* START Exercise materials *
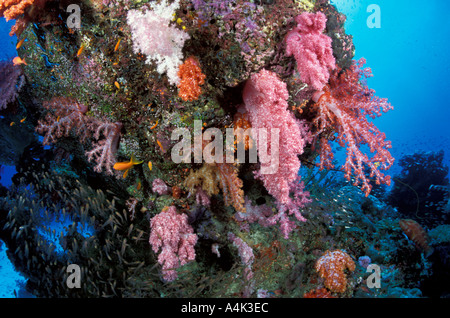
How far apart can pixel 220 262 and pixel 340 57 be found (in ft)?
12.6

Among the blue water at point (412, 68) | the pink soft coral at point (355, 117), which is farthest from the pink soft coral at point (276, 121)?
the blue water at point (412, 68)

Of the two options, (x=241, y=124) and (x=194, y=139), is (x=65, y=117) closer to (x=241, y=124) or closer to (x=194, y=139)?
(x=194, y=139)

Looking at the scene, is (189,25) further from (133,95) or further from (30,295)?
(30,295)

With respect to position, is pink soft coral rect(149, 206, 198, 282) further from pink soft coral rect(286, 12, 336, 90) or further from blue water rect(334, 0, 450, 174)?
blue water rect(334, 0, 450, 174)

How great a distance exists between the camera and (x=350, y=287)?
334cm

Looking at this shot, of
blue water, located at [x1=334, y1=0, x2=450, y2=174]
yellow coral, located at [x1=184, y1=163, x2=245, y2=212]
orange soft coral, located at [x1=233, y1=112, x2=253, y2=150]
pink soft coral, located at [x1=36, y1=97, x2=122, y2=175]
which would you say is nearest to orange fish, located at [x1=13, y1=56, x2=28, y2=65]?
pink soft coral, located at [x1=36, y1=97, x2=122, y2=175]

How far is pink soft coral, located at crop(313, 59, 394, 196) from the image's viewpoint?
3244 millimetres

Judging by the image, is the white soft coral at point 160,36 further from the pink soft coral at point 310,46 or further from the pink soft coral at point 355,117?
the pink soft coral at point 355,117

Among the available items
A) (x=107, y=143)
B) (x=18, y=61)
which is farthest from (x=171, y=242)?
(x=18, y=61)

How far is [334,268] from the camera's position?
3.33m

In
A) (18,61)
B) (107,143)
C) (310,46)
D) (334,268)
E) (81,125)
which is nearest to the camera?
(310,46)

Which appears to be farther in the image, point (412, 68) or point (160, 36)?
point (412, 68)

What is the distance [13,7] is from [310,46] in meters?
4.05

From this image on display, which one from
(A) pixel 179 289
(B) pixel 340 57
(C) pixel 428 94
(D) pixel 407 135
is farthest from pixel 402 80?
(A) pixel 179 289
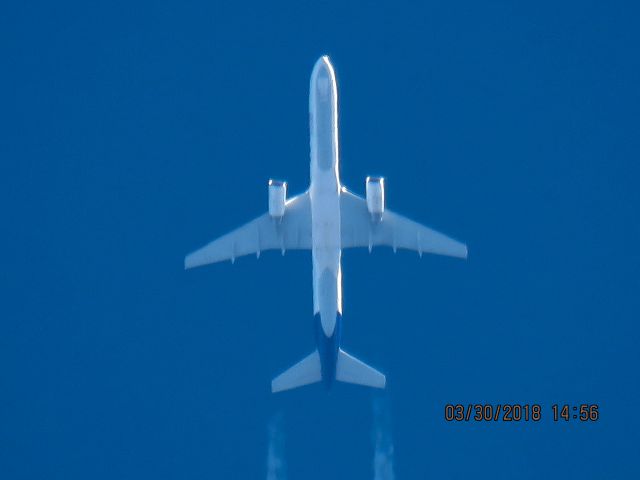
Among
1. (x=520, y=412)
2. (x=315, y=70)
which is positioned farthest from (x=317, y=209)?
(x=520, y=412)

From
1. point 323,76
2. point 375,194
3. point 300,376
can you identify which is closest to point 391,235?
point 375,194

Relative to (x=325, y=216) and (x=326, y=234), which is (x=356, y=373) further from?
(x=325, y=216)

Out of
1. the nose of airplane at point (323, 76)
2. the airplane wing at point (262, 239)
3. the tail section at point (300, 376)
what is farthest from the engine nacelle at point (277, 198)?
the tail section at point (300, 376)

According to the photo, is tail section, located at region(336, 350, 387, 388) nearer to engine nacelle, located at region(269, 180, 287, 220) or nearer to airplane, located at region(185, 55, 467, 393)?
airplane, located at region(185, 55, 467, 393)

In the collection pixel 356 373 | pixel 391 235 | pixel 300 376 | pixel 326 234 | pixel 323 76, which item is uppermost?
pixel 323 76

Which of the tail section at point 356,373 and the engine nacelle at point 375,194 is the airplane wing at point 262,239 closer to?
the engine nacelle at point 375,194

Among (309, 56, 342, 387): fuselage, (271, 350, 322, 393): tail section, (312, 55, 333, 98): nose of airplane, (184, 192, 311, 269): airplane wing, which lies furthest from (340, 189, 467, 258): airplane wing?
(271, 350, 322, 393): tail section
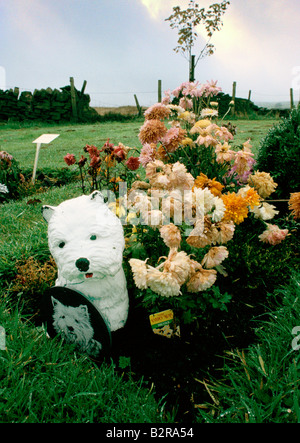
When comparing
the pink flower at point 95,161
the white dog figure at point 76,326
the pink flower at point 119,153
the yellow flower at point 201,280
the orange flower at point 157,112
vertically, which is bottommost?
the white dog figure at point 76,326

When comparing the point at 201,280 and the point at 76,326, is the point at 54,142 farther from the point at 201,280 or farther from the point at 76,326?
the point at 201,280

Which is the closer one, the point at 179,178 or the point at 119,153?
the point at 179,178

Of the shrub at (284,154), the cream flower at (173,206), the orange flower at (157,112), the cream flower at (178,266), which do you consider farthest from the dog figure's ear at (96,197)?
the shrub at (284,154)

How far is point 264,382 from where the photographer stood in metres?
1.62

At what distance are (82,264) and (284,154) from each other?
229 centimetres

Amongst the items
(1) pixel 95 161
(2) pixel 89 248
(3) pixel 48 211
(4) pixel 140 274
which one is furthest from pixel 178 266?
(1) pixel 95 161

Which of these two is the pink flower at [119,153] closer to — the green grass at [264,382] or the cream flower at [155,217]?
the cream flower at [155,217]

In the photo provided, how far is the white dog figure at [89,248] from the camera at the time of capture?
1590 mm

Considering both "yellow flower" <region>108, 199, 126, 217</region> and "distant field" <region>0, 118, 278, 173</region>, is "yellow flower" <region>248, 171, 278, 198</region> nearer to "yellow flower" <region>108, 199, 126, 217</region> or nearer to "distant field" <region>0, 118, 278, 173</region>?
"yellow flower" <region>108, 199, 126, 217</region>

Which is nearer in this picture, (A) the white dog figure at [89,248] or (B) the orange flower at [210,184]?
(A) the white dog figure at [89,248]

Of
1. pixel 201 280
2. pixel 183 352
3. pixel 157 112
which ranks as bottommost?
pixel 183 352

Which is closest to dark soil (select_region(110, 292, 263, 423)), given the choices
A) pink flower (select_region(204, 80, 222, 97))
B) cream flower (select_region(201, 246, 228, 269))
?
cream flower (select_region(201, 246, 228, 269))

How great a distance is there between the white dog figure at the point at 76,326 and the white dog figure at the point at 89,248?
0.31ft
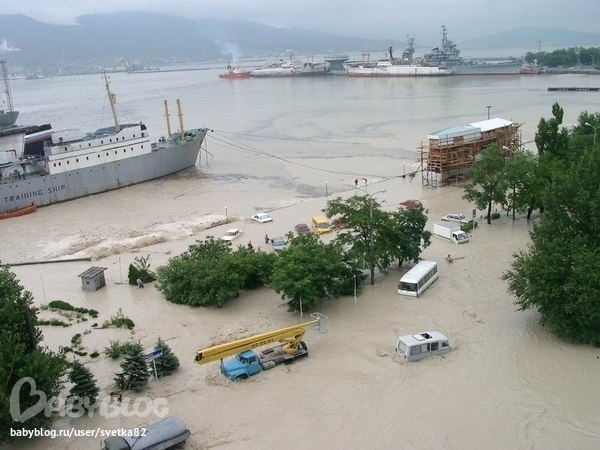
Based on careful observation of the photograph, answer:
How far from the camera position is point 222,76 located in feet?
517

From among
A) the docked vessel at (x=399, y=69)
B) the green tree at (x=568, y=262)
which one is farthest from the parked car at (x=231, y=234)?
the docked vessel at (x=399, y=69)

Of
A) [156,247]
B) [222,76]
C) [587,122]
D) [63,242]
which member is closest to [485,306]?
[156,247]

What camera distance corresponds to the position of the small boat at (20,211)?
3297 cm

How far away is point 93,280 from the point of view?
19.5 metres

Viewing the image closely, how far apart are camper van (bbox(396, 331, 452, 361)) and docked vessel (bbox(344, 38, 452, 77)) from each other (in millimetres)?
111506

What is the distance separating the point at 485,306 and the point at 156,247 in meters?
14.1

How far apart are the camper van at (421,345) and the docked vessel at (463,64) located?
4347 inches

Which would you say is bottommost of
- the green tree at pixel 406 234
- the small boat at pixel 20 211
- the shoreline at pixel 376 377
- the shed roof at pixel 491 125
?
the small boat at pixel 20 211

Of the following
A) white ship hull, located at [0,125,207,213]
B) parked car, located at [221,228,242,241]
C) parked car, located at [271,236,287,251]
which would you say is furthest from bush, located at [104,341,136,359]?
white ship hull, located at [0,125,207,213]

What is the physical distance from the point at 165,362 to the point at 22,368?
3448mm

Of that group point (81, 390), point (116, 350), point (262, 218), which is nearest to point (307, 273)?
point (116, 350)

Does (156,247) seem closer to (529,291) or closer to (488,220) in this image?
(488,220)

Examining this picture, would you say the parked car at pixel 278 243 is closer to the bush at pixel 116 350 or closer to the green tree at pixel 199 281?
the green tree at pixel 199 281

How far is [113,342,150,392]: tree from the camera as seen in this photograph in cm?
1268
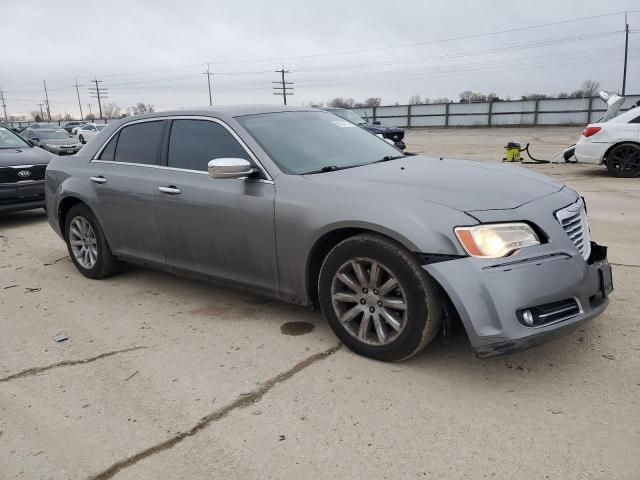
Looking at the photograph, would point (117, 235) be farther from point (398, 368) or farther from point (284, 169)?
point (398, 368)

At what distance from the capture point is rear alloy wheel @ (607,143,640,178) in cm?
1078

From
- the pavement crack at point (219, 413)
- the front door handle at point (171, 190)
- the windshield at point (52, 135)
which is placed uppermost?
the windshield at point (52, 135)

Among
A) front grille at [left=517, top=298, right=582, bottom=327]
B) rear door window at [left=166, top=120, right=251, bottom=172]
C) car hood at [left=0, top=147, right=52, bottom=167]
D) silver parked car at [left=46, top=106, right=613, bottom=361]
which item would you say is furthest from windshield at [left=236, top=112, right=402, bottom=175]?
car hood at [left=0, top=147, right=52, bottom=167]

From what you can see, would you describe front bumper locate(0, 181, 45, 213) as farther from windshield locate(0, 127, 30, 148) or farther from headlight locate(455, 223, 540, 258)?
headlight locate(455, 223, 540, 258)

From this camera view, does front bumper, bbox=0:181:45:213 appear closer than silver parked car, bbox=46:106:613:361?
No

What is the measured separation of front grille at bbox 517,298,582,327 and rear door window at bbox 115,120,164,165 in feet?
10.4

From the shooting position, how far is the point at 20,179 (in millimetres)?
8547

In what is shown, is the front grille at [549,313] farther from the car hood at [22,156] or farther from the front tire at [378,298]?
the car hood at [22,156]

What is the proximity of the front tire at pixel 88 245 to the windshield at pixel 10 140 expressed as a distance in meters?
4.97

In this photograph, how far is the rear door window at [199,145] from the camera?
3998mm

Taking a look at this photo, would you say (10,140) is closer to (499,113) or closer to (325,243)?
(325,243)

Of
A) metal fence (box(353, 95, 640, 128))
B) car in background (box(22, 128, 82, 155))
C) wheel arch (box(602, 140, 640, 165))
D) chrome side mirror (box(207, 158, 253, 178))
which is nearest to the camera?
chrome side mirror (box(207, 158, 253, 178))

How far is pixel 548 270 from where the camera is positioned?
2.86m

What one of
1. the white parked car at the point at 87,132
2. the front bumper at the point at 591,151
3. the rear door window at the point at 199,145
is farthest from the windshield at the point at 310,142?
the white parked car at the point at 87,132
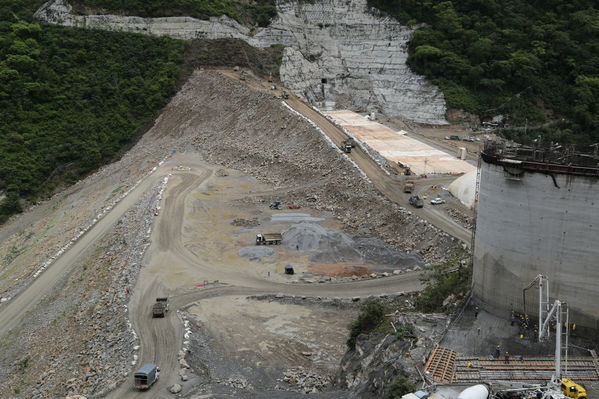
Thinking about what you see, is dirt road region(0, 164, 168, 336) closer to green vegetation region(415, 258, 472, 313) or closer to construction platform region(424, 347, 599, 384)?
green vegetation region(415, 258, 472, 313)

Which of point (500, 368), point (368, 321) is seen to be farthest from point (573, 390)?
point (368, 321)

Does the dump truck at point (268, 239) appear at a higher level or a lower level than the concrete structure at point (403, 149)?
lower

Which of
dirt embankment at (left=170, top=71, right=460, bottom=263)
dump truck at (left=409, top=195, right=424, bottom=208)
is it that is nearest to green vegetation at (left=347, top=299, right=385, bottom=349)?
dirt embankment at (left=170, top=71, right=460, bottom=263)

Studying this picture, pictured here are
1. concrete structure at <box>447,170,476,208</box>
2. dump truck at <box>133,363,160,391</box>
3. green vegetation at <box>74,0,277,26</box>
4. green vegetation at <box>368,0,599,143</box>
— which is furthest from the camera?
green vegetation at <box>368,0,599,143</box>

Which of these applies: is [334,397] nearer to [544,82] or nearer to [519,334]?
[519,334]

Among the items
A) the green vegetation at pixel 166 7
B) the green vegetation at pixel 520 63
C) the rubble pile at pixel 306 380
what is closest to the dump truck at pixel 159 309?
the rubble pile at pixel 306 380

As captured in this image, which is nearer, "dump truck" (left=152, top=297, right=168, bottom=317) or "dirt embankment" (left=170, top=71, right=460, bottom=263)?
"dump truck" (left=152, top=297, right=168, bottom=317)

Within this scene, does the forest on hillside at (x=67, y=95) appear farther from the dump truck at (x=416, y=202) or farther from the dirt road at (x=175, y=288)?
the dump truck at (x=416, y=202)
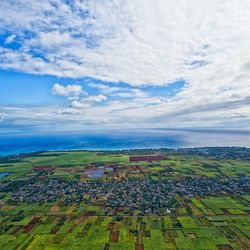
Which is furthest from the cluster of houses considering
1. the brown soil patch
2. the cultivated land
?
the brown soil patch

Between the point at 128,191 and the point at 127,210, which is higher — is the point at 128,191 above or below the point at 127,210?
above

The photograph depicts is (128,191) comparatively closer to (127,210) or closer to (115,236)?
(127,210)

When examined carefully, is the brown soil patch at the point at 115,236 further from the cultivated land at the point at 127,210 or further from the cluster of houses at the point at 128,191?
the cluster of houses at the point at 128,191

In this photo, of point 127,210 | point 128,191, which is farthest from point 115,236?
point 128,191

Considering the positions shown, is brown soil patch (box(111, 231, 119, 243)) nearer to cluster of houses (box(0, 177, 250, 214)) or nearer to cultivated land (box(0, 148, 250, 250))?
cultivated land (box(0, 148, 250, 250))

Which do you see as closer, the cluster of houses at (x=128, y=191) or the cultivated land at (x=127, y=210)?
the cultivated land at (x=127, y=210)

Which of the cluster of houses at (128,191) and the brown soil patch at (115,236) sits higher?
the cluster of houses at (128,191)

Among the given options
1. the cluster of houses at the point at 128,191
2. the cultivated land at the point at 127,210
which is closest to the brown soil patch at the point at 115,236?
the cultivated land at the point at 127,210

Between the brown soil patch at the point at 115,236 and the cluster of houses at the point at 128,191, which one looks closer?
the brown soil patch at the point at 115,236
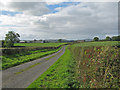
* END Exercise materials *
> **Your instructions**: Please list every line above that contains the word "vegetation". Case counts, so match only that exact capitalization.

> **Result**:
Thinking about what you see, is dirt road region(0, 164, 168, 336) closer to green vegetation region(415, 258, 472, 313) or closer to construction platform region(424, 347, 599, 384)?
green vegetation region(415, 258, 472, 313)
is it that is nearest to green vegetation at (left=347, top=299, right=385, bottom=349)?
3. green vegetation at <box>74,0,277,26</box>
4. green vegetation at <box>368,0,599,143</box>
green vegetation at <box>368,0,599,143</box>
A) the green vegetation at pixel 166 7
B) the green vegetation at pixel 520 63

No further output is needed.